TEXTE CITÉ:
○ ○ ○

Ce tome fait suite à Seven to Eternity, Tome 2 : Un vent de trahison (épisodes 5 à 9) qu'il faut avoir lu avant. Il faut impérativement avoir commencé par le premier tome. Il comprend les épisodes 10 à 13, initialement parus en 2018/2019, écrits par Rick Remender, dessinés et encrés par Jeorme Opeña et mis en couleurs par Matt Hollingsworth. Il s'agit de l'avant dernier tome de la série.


Dans son journal, Adam Osidis évoque les Marais de la Mousse, et le mois qu'il a passé à progresser difficilement avec Garil Sulms. Les marais lui donnaient l'impression d'émettre un poison insidieux, corrompant son âme. Il se souvient aussi de la manière dont son père l'a regardé pour la dernière fois avant de mourir, et du jugement qu'il a lu dans ses yeux. Il se dit que Garils Sulms doit penser que lui, Garils, a sauvé Adam Osidis du zèle fanatique de son père Zebadiah Osidis. Finalement le géant des marais les dépose à proximité de la terre ferme de la côte. Dans son for intérieur, le flux de pensée d'Adam l'amène à considérer que son ennemi n'a pas forcément tort en tout, que lui-même Adam a pu se tromper sur certains points, que Garils a peut-être fait les compromis les moins pires avec les moyens dont il disposait. C'est facile d'haïr l'idée que l'on se fait d'un individu, mais quand on passe du temps avec lui, on finit par y trouver quelque chose que l'on apprécie. Il se met à discuter avec Garils Sulm, à lui poser une question sur White Lady. Sulm lui indique que le pouvoir de cette dernière provenait du Puits noir lui-même. Cela fait dire à Adam que rien n'est jamais comme le montrent les apparences.

○ ○ ○

ÉNONCÉ 1:
Recopiez le passage du texte cité qui commence par « Ce tome fait » et se poursuit jusqu'à « de la série. ».

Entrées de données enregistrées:
○ ○ ○

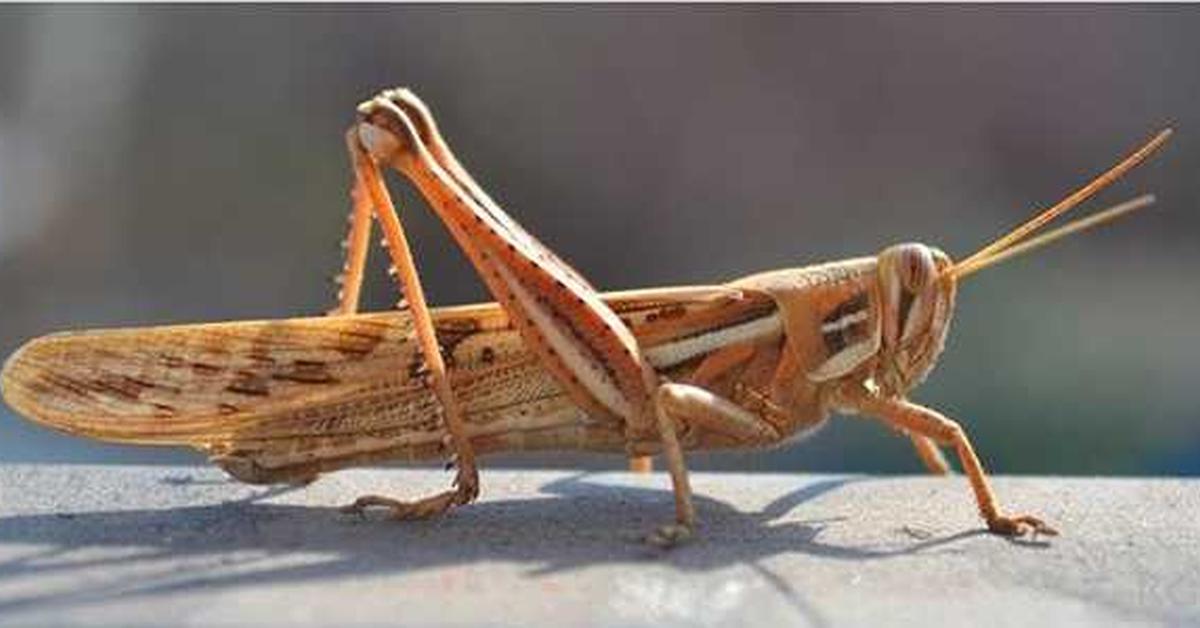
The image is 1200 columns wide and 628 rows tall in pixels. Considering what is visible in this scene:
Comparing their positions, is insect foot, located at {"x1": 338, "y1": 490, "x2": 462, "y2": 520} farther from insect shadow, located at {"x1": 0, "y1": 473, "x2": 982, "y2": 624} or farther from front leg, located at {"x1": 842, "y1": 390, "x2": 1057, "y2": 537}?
front leg, located at {"x1": 842, "y1": 390, "x2": 1057, "y2": 537}

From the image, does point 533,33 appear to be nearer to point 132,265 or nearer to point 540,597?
point 132,265

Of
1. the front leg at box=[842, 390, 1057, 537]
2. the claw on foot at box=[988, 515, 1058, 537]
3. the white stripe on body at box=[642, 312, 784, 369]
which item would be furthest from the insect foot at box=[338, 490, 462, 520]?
the claw on foot at box=[988, 515, 1058, 537]

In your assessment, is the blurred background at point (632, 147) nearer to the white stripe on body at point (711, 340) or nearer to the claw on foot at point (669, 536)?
the white stripe on body at point (711, 340)

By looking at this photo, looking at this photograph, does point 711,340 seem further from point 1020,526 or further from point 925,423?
point 1020,526

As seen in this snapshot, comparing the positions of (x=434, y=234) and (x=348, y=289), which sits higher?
(x=348, y=289)

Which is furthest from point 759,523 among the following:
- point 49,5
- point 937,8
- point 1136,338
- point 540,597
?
point 49,5

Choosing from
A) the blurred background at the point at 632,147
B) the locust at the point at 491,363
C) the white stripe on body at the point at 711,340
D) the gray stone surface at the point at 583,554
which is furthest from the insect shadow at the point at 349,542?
the blurred background at the point at 632,147

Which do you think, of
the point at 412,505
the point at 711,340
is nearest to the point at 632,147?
the point at 711,340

○ ○ ○

ÉNONCÉ 2:
Indiquez combien de lignes ci-dessus contiennent la chaîne « furthest », en respectant la casse ; ne donnez que ce nombre.

RÉSULTAT 1:
Ce tome fait suite à Seven to Eternity, Tome 2 : Un vent de trahison (épisodes 5 à 9) qu'il faut avoir lu avant. Il faut impérativement avoir commencé par le premier tome. Il comprend les épisodes 10 à 13, initialement parus en 2018/2019, écrits par Rick Remender, dessinés et encrés par Jeorme Opeña et mis en couleurs par Matt Hollingsworth. Il s'agit de l'avant dernier tome de la série.

RÉSULTAT 2:
3